É sob o signo da distância que o filme começa, aterrando numa escola de pintura para raparigas na França do séc. XVIII, onde uma jovem professora vai instruindo as suas alunas, enquanto posa para elas. A descoberta, na sala, de uma tela outrora pintada pela professora, desencadeia um flashback que nos transportará com ela até uma ilha da Bretanha. Aí, a protagonista instalar-se-á numa mansão para levar a cabo a missão da qual foi incumbida por uma condessa italiana: a de pintar, em segredo, o retrato da sua filha, que — contra sua vontade — foi prometida em casamento a um aristocrata milanês.

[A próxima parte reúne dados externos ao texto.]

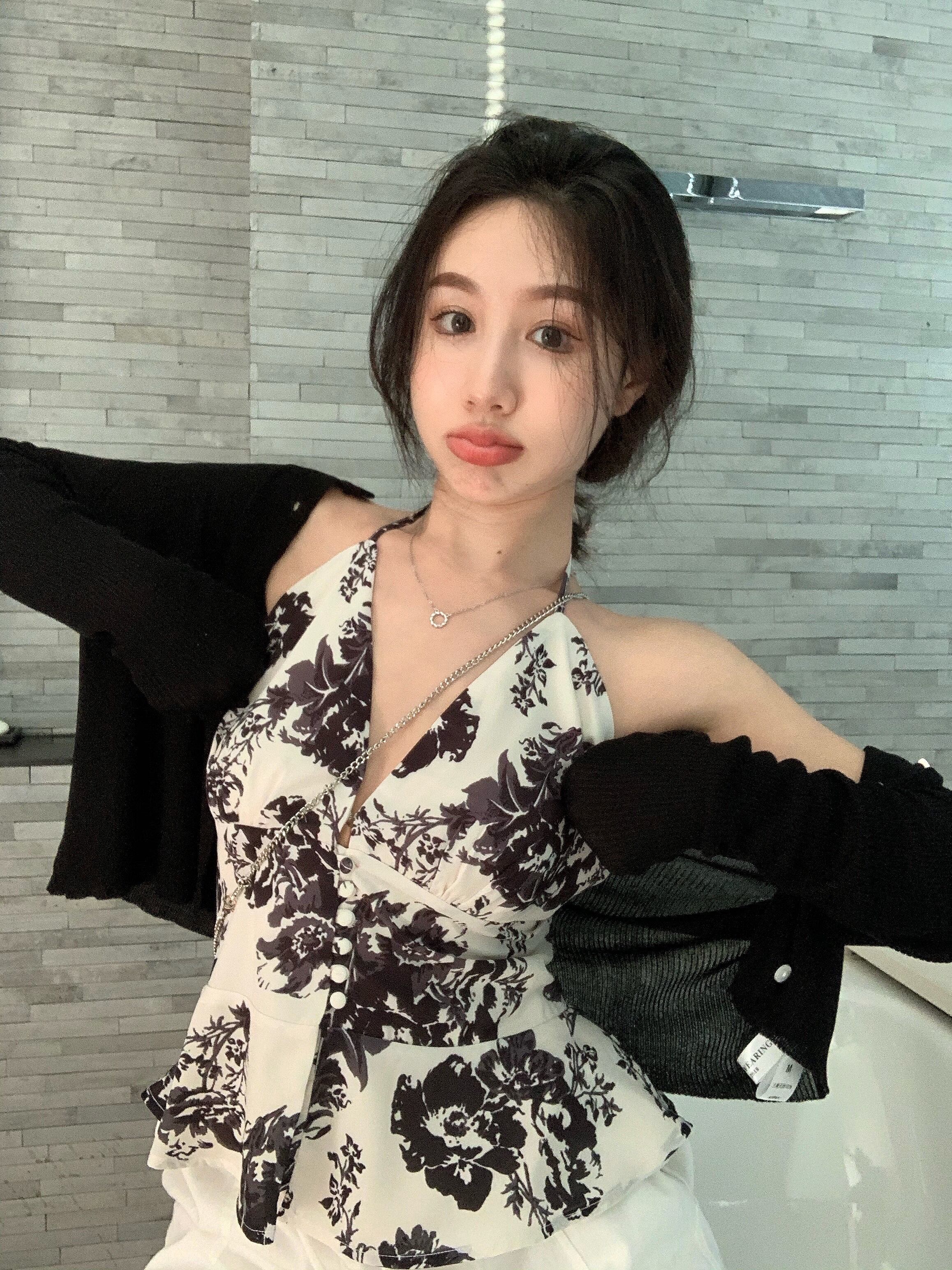 スタンダードフローラルサマー レトロ 夏物 花柄 ブラックストロベリース26707556884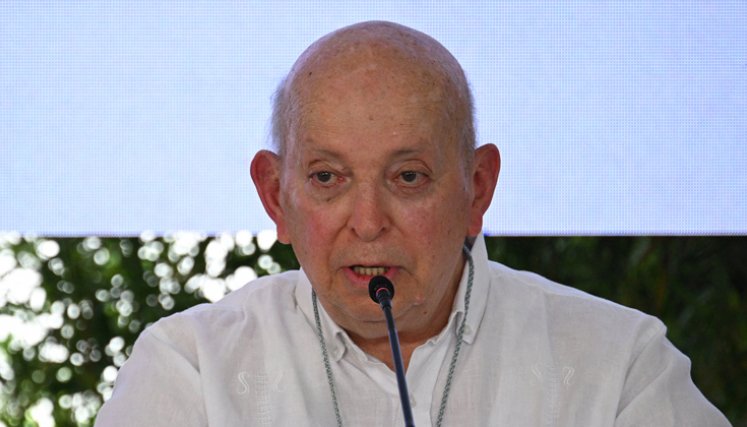 Conmovido y casi pidiendo perdón: Otty Patiño lamentó muerte de uno de los jefes de la Segunda Marquetalia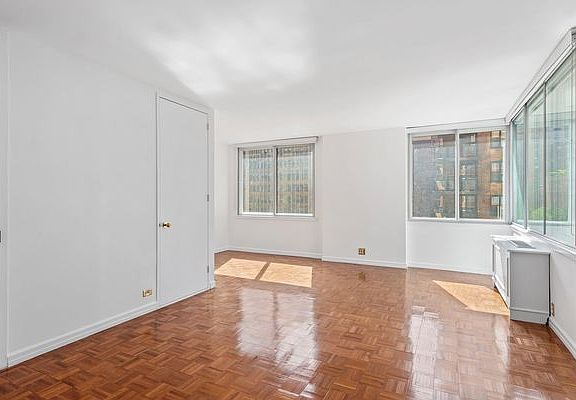 3rd image of 235 E 40th St #9GH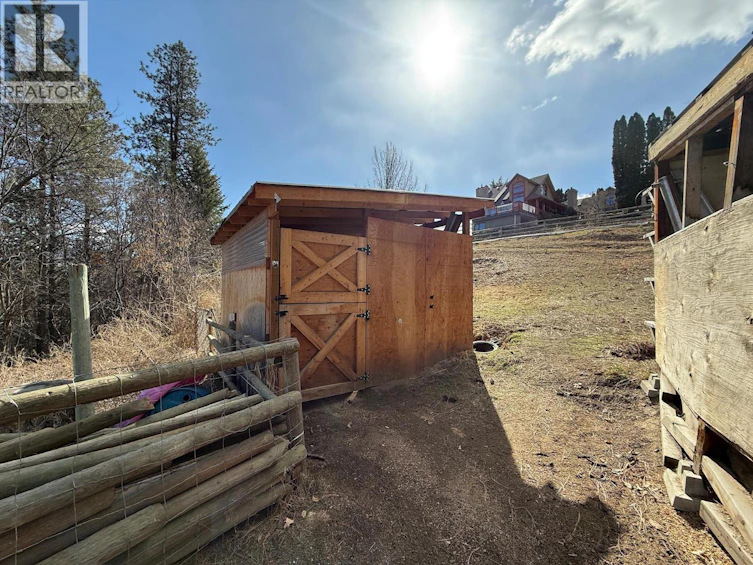 2211 West Bench Drive, Penticton, BC, V2A 8Z8 - 37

Para furtar a imagem de uma modelo que recusa posar, ela far-se-á passar pela sua dama de companhia, passeando com ela durante o dia, e aproveitando as noites para forjar o retrato.
Eis a base de um filme que condensa para intensificar, reduzindo ao mínimo o elenco e o seu espaço-tempo (o grosso da ação decorre na mansão, ao longo de um par de semanas), para melhor analisar a relação das duas mulheres. Neste quadro, é notável verificar o modo como o gradual afunilamento da escala visual (os planos médios, em flirt com a pintura naturalista da época, vão sendo cada vez mais intervalados por grandes planos) traduz a crescente intimidade das personagens, que cedo se tornam cúmplices: a modelo aceita posar para a pintora, após esta destruir o primeiro retrato que dela fez.
Essa amizade prepara um romance homoerótico que, arrancando embora em lume brando, depressa se incendiará. Na sua descrição, o que é magnífico é a forma como a criação do retrato corresponde à aproximação das amantes: quanto mais elas superam a distância entre pintora e modelo, mais a obra ganha vida. É certo que Sciamma abusa do simbolismo — seja ele sensível (a imagem e o som do fogo), seja ele literário (o mito de Orfeu) —, mas esse investimento nunca perturba a verdade emocional do filme, cujo epílogo comete a proeza de nos oferecer um corpo que verte lágrimas em chamas. Sublime.